Un lot de chaussures de gymnastique utilisées par l’Armée a été le prélude à la grande saga Bensimon. Intergénérationnelle, l’icône a déjà 40 ans ! Confiées au même atelier de fabrication slovaque des débuts, les tennis Bensimon n’ont pas changé d’un iota. Pour fêter leur anniversaire, 40 pointures internationales du design ont donné leur version du mythe (Pool, Marc Dibeh, Collette Dinnigan et Jaume Plensa, Gen Tarumi ou Macon & Lesquoy…). On ne présente plus les frères Bensimon, pourtant leur histoire mérite le détour : tandis que le père détient un surplus militaire près de Paris, la mère, couturière, noie ses garçons dans les soies où elle taille des robes pour ses clientes.
Nés à Oran, Yves et Serge vivent avec elle à Nice, d’où ce goût affirmé pour la couleur : le noir est en effet banni de leurs collections de vêtements et de tennis. Dans les années 70, Serge se toque de motos et devient mécanicien, tandis qu’Yves se tourne vers la comptabilité. Leur destin bascule lorsque Serge rejoint son père dans le monde des fripes.
« J’ai découvert des vêtements esthétiques et pratiques que j’ai commencé à détourner. Lors d’un voyage aux États-Unis, j’ai croisé Mel et Patricia Ziegler, les fondateurs de Banana Republic. Spécialisés dans les tenues de safari, ils ont acheté nos tee-shirts militaires. » En 1980, les frères ouvrent la boutique Camouflage, à Saint-Tropez. « Imaginez ma tête quand j’ai vu Brigitte Bardot débouler chez nous pieds nus pour choisir des tennis », raconte Yves. Tout cela parce qu’un an auparavant leur père a racheté un lot de chaussons de gymnastique pour soldats et marins… Serge a alors l’idée de les teinter. « Le truc était de colorer le tissu mais pas le caoutchouc. Ce fut notre premier chantier “recherche et développement”. »

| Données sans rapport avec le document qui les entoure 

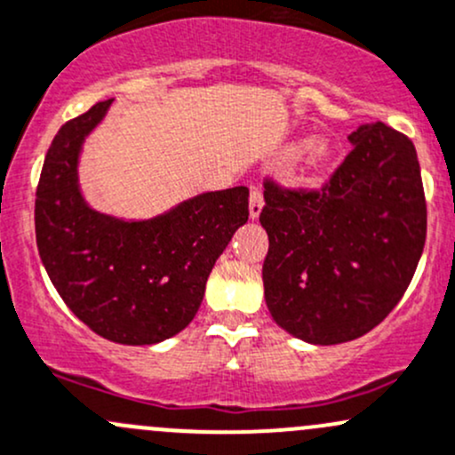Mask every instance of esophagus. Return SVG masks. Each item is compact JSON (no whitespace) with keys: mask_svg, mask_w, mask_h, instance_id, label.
<instances>
[{"mask_svg":"<svg viewBox=\"0 0 455 455\" xmlns=\"http://www.w3.org/2000/svg\"><path fill=\"white\" fill-rule=\"evenodd\" d=\"M251 220L259 218L261 209H264V194H261L259 188H252L251 189Z\"/></svg>","mask_w":455,"mask_h":455,"instance_id":"obj_1","label":"esophagus"}]
</instances>
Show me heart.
<instances>
[{
	"mask_svg": "<svg viewBox=\"0 0 455 455\" xmlns=\"http://www.w3.org/2000/svg\"><path fill=\"white\" fill-rule=\"evenodd\" d=\"M333 146L329 140H312L305 143L299 161H296V174L299 179H312L324 165L331 161Z\"/></svg>",
	"mask_w": 455,
	"mask_h": 455,
	"instance_id": "b5f03b06",
	"label": "heart"
}]
</instances>
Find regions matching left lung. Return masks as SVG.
Wrapping results in <instances>:
<instances>
[{
  "label": "left lung",
  "instance_id": "8db88e82",
  "mask_svg": "<svg viewBox=\"0 0 455 455\" xmlns=\"http://www.w3.org/2000/svg\"><path fill=\"white\" fill-rule=\"evenodd\" d=\"M348 141L353 150L320 191L264 185L266 305L281 329L312 344L375 329L408 290L425 246L414 143L381 122Z\"/></svg>",
  "mask_w": 455,
  "mask_h": 455
}]
</instances>
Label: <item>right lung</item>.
Listing matches in <instances>:
<instances>
[{
    "label": "right lung",
    "instance_id": "obj_1",
    "mask_svg": "<svg viewBox=\"0 0 455 455\" xmlns=\"http://www.w3.org/2000/svg\"><path fill=\"white\" fill-rule=\"evenodd\" d=\"M113 100L67 122L45 155L35 227L60 299L98 336L156 344L194 320L215 259L248 220V188L204 191L150 220L95 212L78 183L87 135Z\"/></svg>",
    "mask_w": 455,
    "mask_h": 455
}]
</instances>
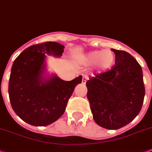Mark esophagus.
Here are the masks:
<instances>
[{
    "label": "esophagus",
    "mask_w": 152,
    "mask_h": 152,
    "mask_svg": "<svg viewBox=\"0 0 152 152\" xmlns=\"http://www.w3.org/2000/svg\"><path fill=\"white\" fill-rule=\"evenodd\" d=\"M87 80H88V76H87V75H83V79H82V83L85 84V83H86V82L87 81Z\"/></svg>",
    "instance_id": "34e87169"
}]
</instances>
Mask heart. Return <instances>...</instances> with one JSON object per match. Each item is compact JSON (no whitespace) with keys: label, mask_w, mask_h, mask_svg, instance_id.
I'll return each mask as SVG.
<instances>
[{"label":"heart","mask_w":152,"mask_h":152,"mask_svg":"<svg viewBox=\"0 0 152 152\" xmlns=\"http://www.w3.org/2000/svg\"><path fill=\"white\" fill-rule=\"evenodd\" d=\"M115 56L109 49L94 50L88 53L84 57V62L89 65H97L98 69L106 70L110 69L115 63Z\"/></svg>","instance_id":"1"}]
</instances>
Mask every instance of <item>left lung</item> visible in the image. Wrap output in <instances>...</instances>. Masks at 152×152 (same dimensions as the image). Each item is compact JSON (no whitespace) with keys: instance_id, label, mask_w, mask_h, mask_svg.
<instances>
[{"instance_id":"obj_1","label":"left lung","mask_w":152,"mask_h":152,"mask_svg":"<svg viewBox=\"0 0 152 152\" xmlns=\"http://www.w3.org/2000/svg\"><path fill=\"white\" fill-rule=\"evenodd\" d=\"M115 62L110 70L86 83L93 118L108 129L125 126L139 114L145 94L142 69L130 54L112 49Z\"/></svg>"}]
</instances>
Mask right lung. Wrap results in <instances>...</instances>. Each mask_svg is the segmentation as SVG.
<instances>
[{
    "instance_id": "1",
    "label": "right lung",
    "mask_w": 152,
    "mask_h": 152,
    "mask_svg": "<svg viewBox=\"0 0 152 152\" xmlns=\"http://www.w3.org/2000/svg\"><path fill=\"white\" fill-rule=\"evenodd\" d=\"M63 45L44 42L25 49L13 62L8 83L12 107L20 119L35 126L50 125L63 115L67 102L82 76L71 81L58 76L43 78L46 55L60 57Z\"/></svg>"
}]
</instances>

Culture fripes… jusqu’aux concept-stores
Les frères vont développer leur ligne de mode avant d’ouvrir leur premier concept-store, dans le Marais. « Serge a eu l’idée de rapporter des produits typiques de nos voyages, comme le mobilier amish américain ou les shibori, ces vêtements de travail japonais bleu indigo. On a tout mélangé sans jamais calculer notre coup », se souvient Yves. En 1989, Home Autour du Monde, ce mix & match de mode et d’objets pittoresques, est une idée choc. Puis, la sélection s’oriente vers le design et des signatures prestigieuses comme Tom Dixon, Dan Yeffet, des rééditions de Georges Nelson, de Mathieu Matégot ou les fameuses lampes Gras. « Depuis quatre saisons, nous développons meubles, objets et linge de maison à notre nom », indique Yves.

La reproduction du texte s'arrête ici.